From experience, David says, he knew that taking legal action was “pointless,” having spent years trying to use DMCA requests to remove non-consensual images, to no avail. But she says seeing Cheong's tweet was a “very similar feeling” to seeing her image reused without her permission on tube sites or shady internet forums, or picked on by misogynists.
“It's just another attempt to make me feel bad about the person I am online,” she says. “Whether it's calling me ugly, complaining that my ass is too big or not big enough, or too lumpy or not lumpy enough, at the end of the day, it's all about finding fault with the body I've put online… In the end of the day, what they're trying to do is take away your ability to consent and take away your bodily autonomy online.”
Ignoring the adage not to feed the trolls, David decided to fight back. He retweeted Cheong's post with the caption: “This might be the funniest attempt to deny me I've ever seen. I had to share. Scroll down for commenters who are clearly terrified of death by snoo-snoo” (euphemism for sex with strong women, popularized by the show Futurama.) In a way, she's been laughing lately: since Cheong posted her AI-manipulated image, she says she's seen a 594.4% increase in earnings from her OnlyFans in the last day alone, as well as thousands of new followers on X. But she also acknowledges the sad reality that her experience is not an isolated one — not just for women in her industry, but for any woman who dares to maintain a public profile online.

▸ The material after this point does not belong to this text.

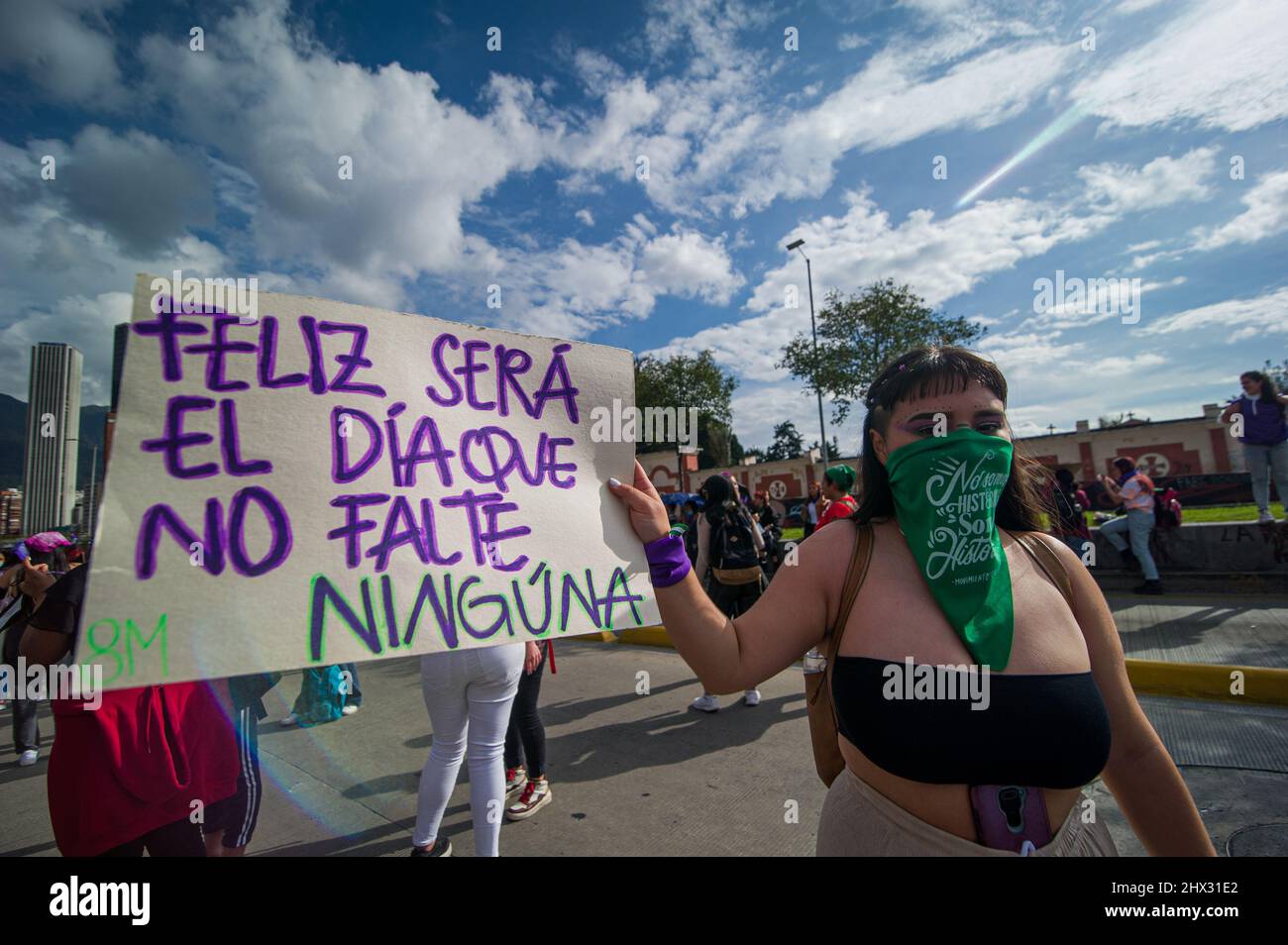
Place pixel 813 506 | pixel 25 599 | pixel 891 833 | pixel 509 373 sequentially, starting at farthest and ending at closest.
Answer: pixel 813 506
pixel 25 599
pixel 509 373
pixel 891 833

“Just being human and making a product that people want is not something that should be a reality,” he says. “But yeah, that's something that regardless of the size of your account, regardless of the nature of the content you're creating, you're vulnerable to something like this. You can be angry about it, or you can laugh about it. And those are the only two options. Or you can't be a public woman online. Which for me, at least, is not an option I tend to follow.”